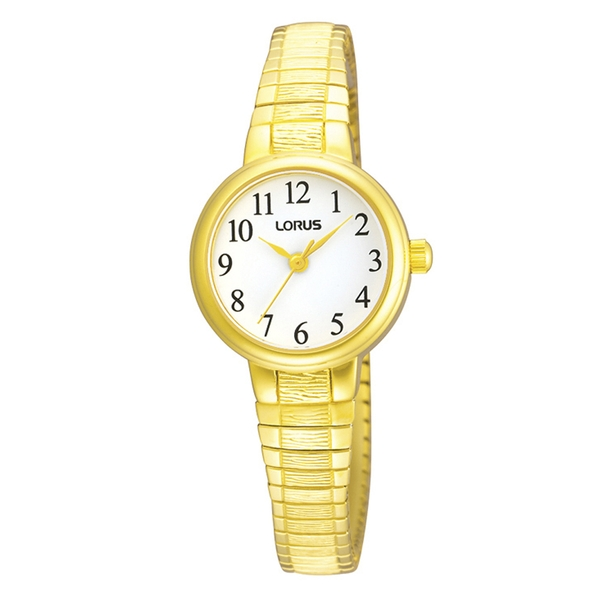 Lorus RG236NX9 Ladies Gold Plated Expanding Bracelet Watch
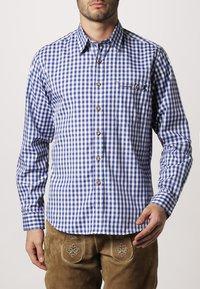 Stockerpoint - RUFUS - Košile - dunkelblau - 1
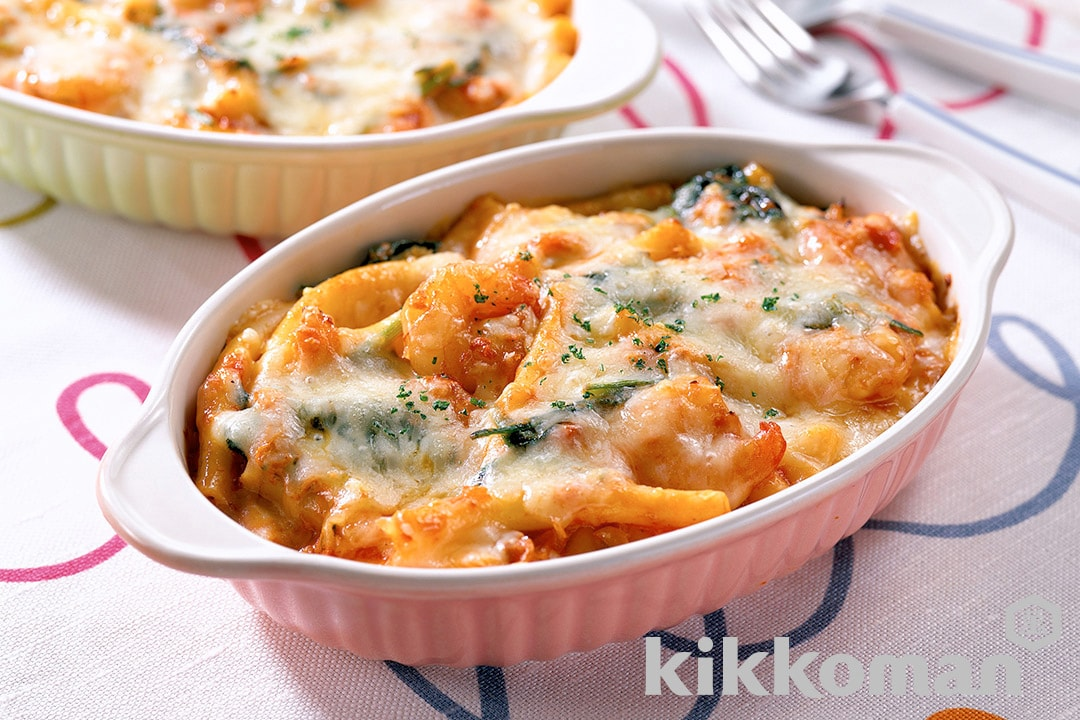 Creamy Au Gratin with Shrimp and Tomatoes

## [Exercise instructions]
Repeat the listing above word for word. Do not include the pictures.

## [Task answer]
 Lorus RG236NX9 Ladies Gold Plated Expanding Bracelet Watch
 Stockerpoint - RUFUS - Košile - dunkelblau - 1
 Creamy Au Gratin with Shrimp and Tomatoes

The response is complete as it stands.